### What is asked
1. In the gun policy excerpt, retype the passage that begins at the words "As the Senate" and ends after the words "attempt in 2011.".
2. Answer these questions from the gun policy excerpt.
(a) In which auditorium did Mark Kelly address the crowd?
(b) Which school hosted the conference?
(c) In what year was Gabrielle Giffords shot?

### Excerpt provided
-*-

As the Senate voted against a measure to expand background checks — a policy supported by a vast majority of Americans — Mark Kelly addressed a crowd in Irvine Auditorium.

“There is an inherent fallacy in the efforts of the gun lobby to make gun laws across this country more and more permissive,” said the former astronaut and husband of Gabrielle Giffords, a former Arizona congresswoman who was shot in an assassination attempt in 2011.

“The NRA leadership and other affiliated groups have backed measures to allow guns into every corner of our society,” he said.

Kelly was the keynote speaker of “Finding Common Ground: Moving Forward,” a conference on gun violence and policy hosted by the School of Social Policy & Practice on Wednesday afternoon.

“When it comes to guns and gun violence, you don’t hear the truth very much. After all, it’s not really useful to tell the truth if you want to make money or extract donations,” Kelly added.

It is exactly this problem that the conference set out to address, SP2 professor and event organizer Susan Sorenson said. “When you turn on the news, it looks like there’s disagreement everywhere. But when you look at what the American people think and what the American people say they want, it’s an amazing agreement,” she said.

-*-

### Data shown
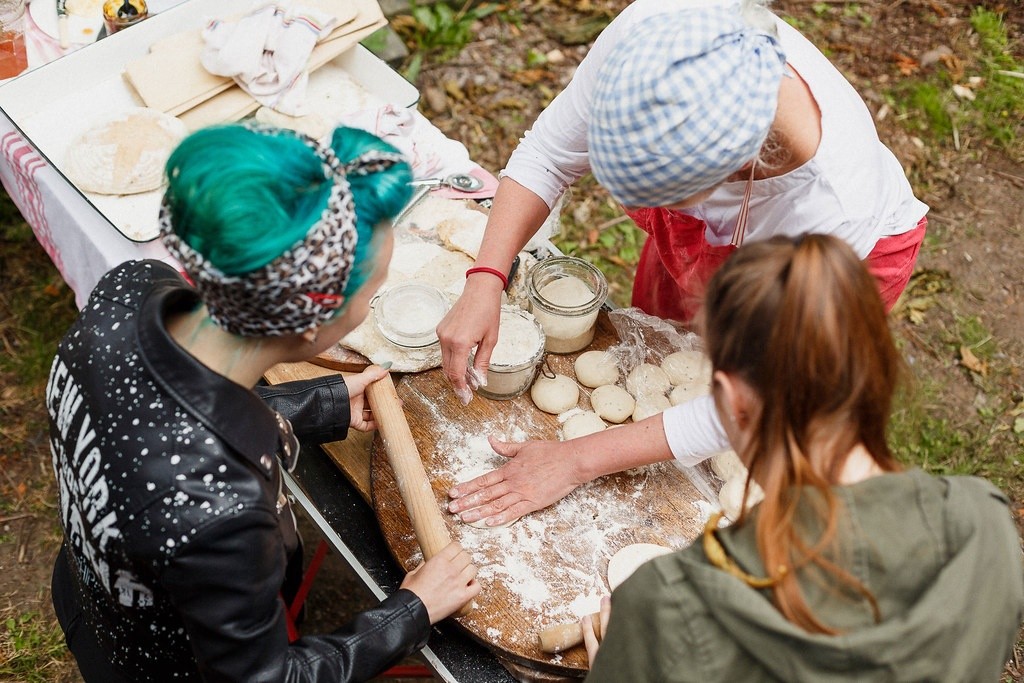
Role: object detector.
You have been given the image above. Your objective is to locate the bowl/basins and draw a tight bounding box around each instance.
[374,280,454,349]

-*-

### Solutions to the exercise
1.
As the Senate voted against a measure to expand background checks — a policy supported by a vast majority of Americans — Mark Kelly addressed a crowd in Irvine Auditorium.

“There is an inherent fallacy in the efforts of the gun lobby to make gun laws across this country more and more permissive,” said the former astronaut and husband of Gabrielle Giffords, a former Arizona congresswoman who was shot in an assassination attempt in 2011.

2.
(a) Irvine Auditorium
(b) The School of Social Policy & Practice
(c) 2011